Malgré la présence de trois fleuves et d’une dizaine de barrages sur son territoire, la Jordanie lutte pour accroitre ses capacités d’approvisionnement en eau. Le pays se tourne aujourd’hui vers des solutions alternatives, dont la concrétisation est vitale. Par Maxime Chauffour

La Jordanie, quatrième pays mondial le plus dépourvu en ressources aqueuses, connait une situation de stress hydrique structurelle : les habitants ne disposent que de 123 m³ par an, contre 1200 m³ dans le Moyen-Orient en général. Pendant longtemps, le Royaume hachémite a puisé sans compter dans les douze principales nappes phréatiques de son sous-sol, qui subviennent encore à la moitié des besoins du pays. Mais l’épuisement rapide de ces réserves contraint le gouvernement à diversifier ses sources d’approvisionnement. La hausse démographique de 2,15% par an – chiffre qui n’inclut pas les 1,2 millions de réfugiés syriens arrivés dans le pays depuis 2011– ne fait qu’accroitre l’urgence de la situation, d’autant plus que les problèmes de gestion des stocks compliquent l’action de l’Etat : la corruption, les puits illégaux et le gaspillage sont responsables d’une perte estimée à 70% des réserves par la Banque Mondiale.
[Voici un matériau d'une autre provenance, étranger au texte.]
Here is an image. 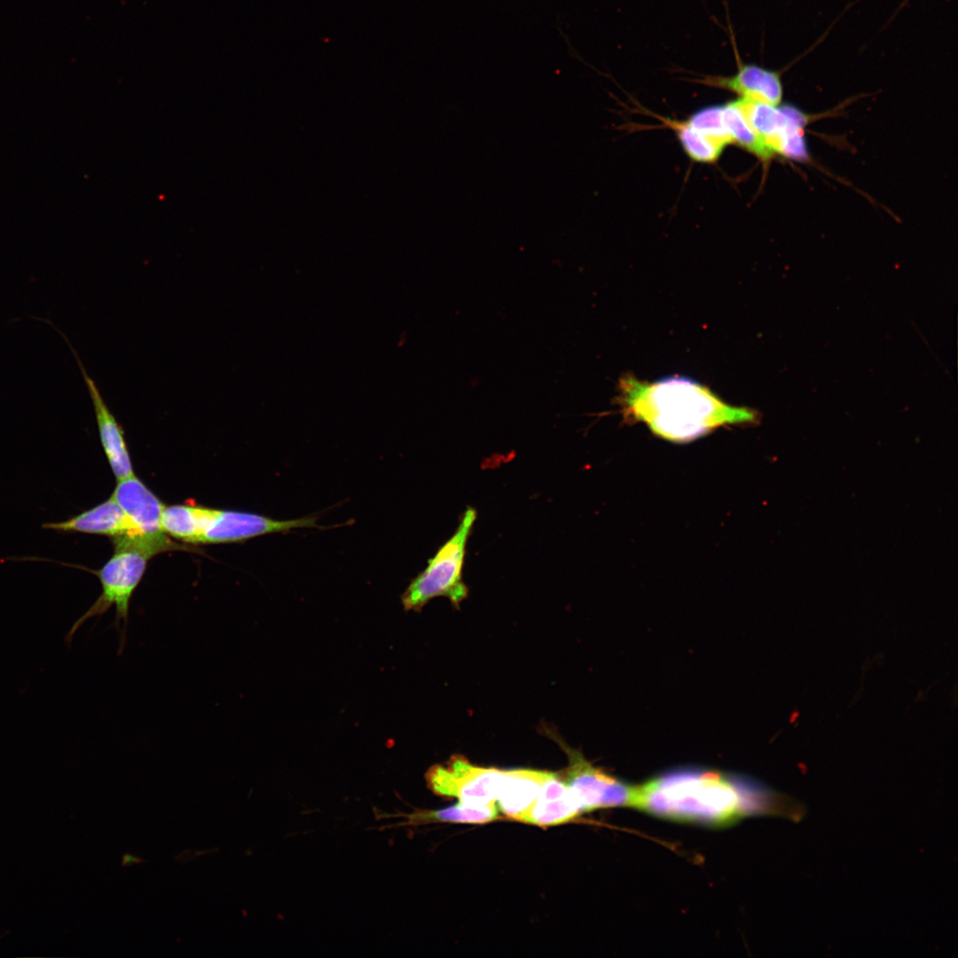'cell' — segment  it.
Returning a JSON list of instances; mask_svg holds the SVG:
<instances>
[{
    "mask_svg": "<svg viewBox=\"0 0 958 958\" xmlns=\"http://www.w3.org/2000/svg\"><path fill=\"white\" fill-rule=\"evenodd\" d=\"M632 807L661 819L725 827L752 815L799 821L803 804L754 782L718 772L685 768L654 777L636 787Z\"/></svg>",
    "mask_w": 958,
    "mask_h": 958,
    "instance_id": "6da1fadb",
    "label": "cell"
},
{
    "mask_svg": "<svg viewBox=\"0 0 958 958\" xmlns=\"http://www.w3.org/2000/svg\"><path fill=\"white\" fill-rule=\"evenodd\" d=\"M619 389L624 418L646 424L654 435L672 443H688L723 426L760 421L758 411L730 405L687 377L648 382L626 375Z\"/></svg>",
    "mask_w": 958,
    "mask_h": 958,
    "instance_id": "7a4b0ae2",
    "label": "cell"
},
{
    "mask_svg": "<svg viewBox=\"0 0 958 958\" xmlns=\"http://www.w3.org/2000/svg\"><path fill=\"white\" fill-rule=\"evenodd\" d=\"M476 510L467 506L460 517L452 536L428 561V565L414 577L401 601L405 610L420 611L430 600L446 597L453 607L467 597L468 588L463 581V566L467 544L476 520Z\"/></svg>",
    "mask_w": 958,
    "mask_h": 958,
    "instance_id": "3957f363",
    "label": "cell"
},
{
    "mask_svg": "<svg viewBox=\"0 0 958 958\" xmlns=\"http://www.w3.org/2000/svg\"><path fill=\"white\" fill-rule=\"evenodd\" d=\"M150 555L137 550H114L113 556L95 573L101 584V593L90 608L78 617L65 636L70 647L76 632L89 619L101 617L112 607L115 609L114 628L119 634V650L126 644L129 612L131 597L139 585Z\"/></svg>",
    "mask_w": 958,
    "mask_h": 958,
    "instance_id": "277c9868",
    "label": "cell"
},
{
    "mask_svg": "<svg viewBox=\"0 0 958 958\" xmlns=\"http://www.w3.org/2000/svg\"><path fill=\"white\" fill-rule=\"evenodd\" d=\"M547 733L568 756V767L559 775L581 813L601 808L632 807L635 786L592 766L581 752L570 748L558 735H554L553 731L547 730Z\"/></svg>",
    "mask_w": 958,
    "mask_h": 958,
    "instance_id": "5b68a950",
    "label": "cell"
},
{
    "mask_svg": "<svg viewBox=\"0 0 958 958\" xmlns=\"http://www.w3.org/2000/svg\"><path fill=\"white\" fill-rule=\"evenodd\" d=\"M750 127L773 156L798 161L807 153L804 129L807 116L791 106H773L738 98Z\"/></svg>",
    "mask_w": 958,
    "mask_h": 958,
    "instance_id": "8992f818",
    "label": "cell"
},
{
    "mask_svg": "<svg viewBox=\"0 0 958 958\" xmlns=\"http://www.w3.org/2000/svg\"><path fill=\"white\" fill-rule=\"evenodd\" d=\"M504 770L472 764L461 755L431 766L426 782L431 791L444 797H456L470 805L496 803Z\"/></svg>",
    "mask_w": 958,
    "mask_h": 958,
    "instance_id": "52a82bcc",
    "label": "cell"
},
{
    "mask_svg": "<svg viewBox=\"0 0 958 958\" xmlns=\"http://www.w3.org/2000/svg\"><path fill=\"white\" fill-rule=\"evenodd\" d=\"M319 527L317 517L314 516L276 520L250 512L214 509L201 544L241 542L266 534L287 533L300 528Z\"/></svg>",
    "mask_w": 958,
    "mask_h": 958,
    "instance_id": "ba28073f",
    "label": "cell"
},
{
    "mask_svg": "<svg viewBox=\"0 0 958 958\" xmlns=\"http://www.w3.org/2000/svg\"><path fill=\"white\" fill-rule=\"evenodd\" d=\"M46 323L63 337L76 360L93 404L101 444L114 475L117 480L133 475V467L122 426L109 410L94 380L88 374L67 337L50 320H46Z\"/></svg>",
    "mask_w": 958,
    "mask_h": 958,
    "instance_id": "9c48e42d",
    "label": "cell"
},
{
    "mask_svg": "<svg viewBox=\"0 0 958 958\" xmlns=\"http://www.w3.org/2000/svg\"><path fill=\"white\" fill-rule=\"evenodd\" d=\"M111 497L125 513L139 536L166 535L161 524L165 505L135 475L117 480Z\"/></svg>",
    "mask_w": 958,
    "mask_h": 958,
    "instance_id": "30bf717a",
    "label": "cell"
},
{
    "mask_svg": "<svg viewBox=\"0 0 958 958\" xmlns=\"http://www.w3.org/2000/svg\"><path fill=\"white\" fill-rule=\"evenodd\" d=\"M42 528L59 533L95 534L114 538L123 536H139L132 522L112 497L64 521L44 522Z\"/></svg>",
    "mask_w": 958,
    "mask_h": 958,
    "instance_id": "8fae6325",
    "label": "cell"
},
{
    "mask_svg": "<svg viewBox=\"0 0 958 958\" xmlns=\"http://www.w3.org/2000/svg\"><path fill=\"white\" fill-rule=\"evenodd\" d=\"M702 82L736 93L741 98L780 105L782 98L781 79L775 72L756 65L741 64L731 76H708Z\"/></svg>",
    "mask_w": 958,
    "mask_h": 958,
    "instance_id": "7c38bea8",
    "label": "cell"
},
{
    "mask_svg": "<svg viewBox=\"0 0 958 958\" xmlns=\"http://www.w3.org/2000/svg\"><path fill=\"white\" fill-rule=\"evenodd\" d=\"M551 773L526 768L504 770L496 800L499 809L508 818L522 821Z\"/></svg>",
    "mask_w": 958,
    "mask_h": 958,
    "instance_id": "4fadbf2b",
    "label": "cell"
},
{
    "mask_svg": "<svg viewBox=\"0 0 958 958\" xmlns=\"http://www.w3.org/2000/svg\"><path fill=\"white\" fill-rule=\"evenodd\" d=\"M581 813L559 773H552L522 822L540 827L569 822Z\"/></svg>",
    "mask_w": 958,
    "mask_h": 958,
    "instance_id": "5bb4252c",
    "label": "cell"
},
{
    "mask_svg": "<svg viewBox=\"0 0 958 958\" xmlns=\"http://www.w3.org/2000/svg\"><path fill=\"white\" fill-rule=\"evenodd\" d=\"M499 810L496 803L487 805H470L462 802L438 810H415L411 813L392 815V818L404 819L396 826H418L435 822L451 823H488L499 819Z\"/></svg>",
    "mask_w": 958,
    "mask_h": 958,
    "instance_id": "9a60e30c",
    "label": "cell"
},
{
    "mask_svg": "<svg viewBox=\"0 0 958 958\" xmlns=\"http://www.w3.org/2000/svg\"><path fill=\"white\" fill-rule=\"evenodd\" d=\"M214 508L195 504L165 506L161 517V529L176 539L201 544Z\"/></svg>",
    "mask_w": 958,
    "mask_h": 958,
    "instance_id": "2e32d148",
    "label": "cell"
},
{
    "mask_svg": "<svg viewBox=\"0 0 958 958\" xmlns=\"http://www.w3.org/2000/svg\"><path fill=\"white\" fill-rule=\"evenodd\" d=\"M722 107L725 126L732 144L737 145L763 161H769L773 155L750 127L737 100L722 105Z\"/></svg>",
    "mask_w": 958,
    "mask_h": 958,
    "instance_id": "e0dca14e",
    "label": "cell"
},
{
    "mask_svg": "<svg viewBox=\"0 0 958 958\" xmlns=\"http://www.w3.org/2000/svg\"><path fill=\"white\" fill-rule=\"evenodd\" d=\"M671 127L687 156L700 163L715 162L722 154L723 145L691 128L685 122H667Z\"/></svg>",
    "mask_w": 958,
    "mask_h": 958,
    "instance_id": "ac0fdd59",
    "label": "cell"
},
{
    "mask_svg": "<svg viewBox=\"0 0 958 958\" xmlns=\"http://www.w3.org/2000/svg\"><path fill=\"white\" fill-rule=\"evenodd\" d=\"M686 122L724 147L732 144L725 126L722 105L703 107L694 113Z\"/></svg>",
    "mask_w": 958,
    "mask_h": 958,
    "instance_id": "d6986e66",
    "label": "cell"
},
{
    "mask_svg": "<svg viewBox=\"0 0 958 958\" xmlns=\"http://www.w3.org/2000/svg\"><path fill=\"white\" fill-rule=\"evenodd\" d=\"M143 862H146V860H143L140 857L134 856V855L130 854V853H124L122 858V867H130L132 865H137V864H140V863H143Z\"/></svg>",
    "mask_w": 958,
    "mask_h": 958,
    "instance_id": "ffe728a7",
    "label": "cell"
}]
</instances>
Le docteur en hydrologie Dureid Mahasneh rappelle à titre d’exemple que 65% de la consommation nationale est dédiée à l’agriculture, alors que ce secteur ne contribue qu’à 6% du PIB. Le manque de possibilités de reconversion professionnelle ainsi que les importantes subventions de l’Etat participent au maintien d’un statuquo problématique, très loin de l’optimisation économique que la situation exige.

La question revêt une dimension stratégique et géopolitique contraignante pour le gouvernement d’Amman. Le canal King Abdullah, terminé en 1961, puise dans le fleuve Yamrouk pour alimenter la capitale jordanienne forte de 3 millions d’habitants. Mais l’amont du fleuve est contrôlé par les Etats syriens et israéliens, qui ont par conséquent la main sur le débit. Iyad Dahiyat, le secrétaire général de l'Autorité jordanienne de l'eau, explique à juste titre que la ressource est une « question de sécurité nationale ». Les accords passés avec les pays frontaliers (en 1987 avec la Syrie, et en 1994 avec Israël) qui disposent de réserves sont ainsi soumis aux fluctuations géopolitiques, qui peuvent mettre en péril la stabilité du régime jordanien.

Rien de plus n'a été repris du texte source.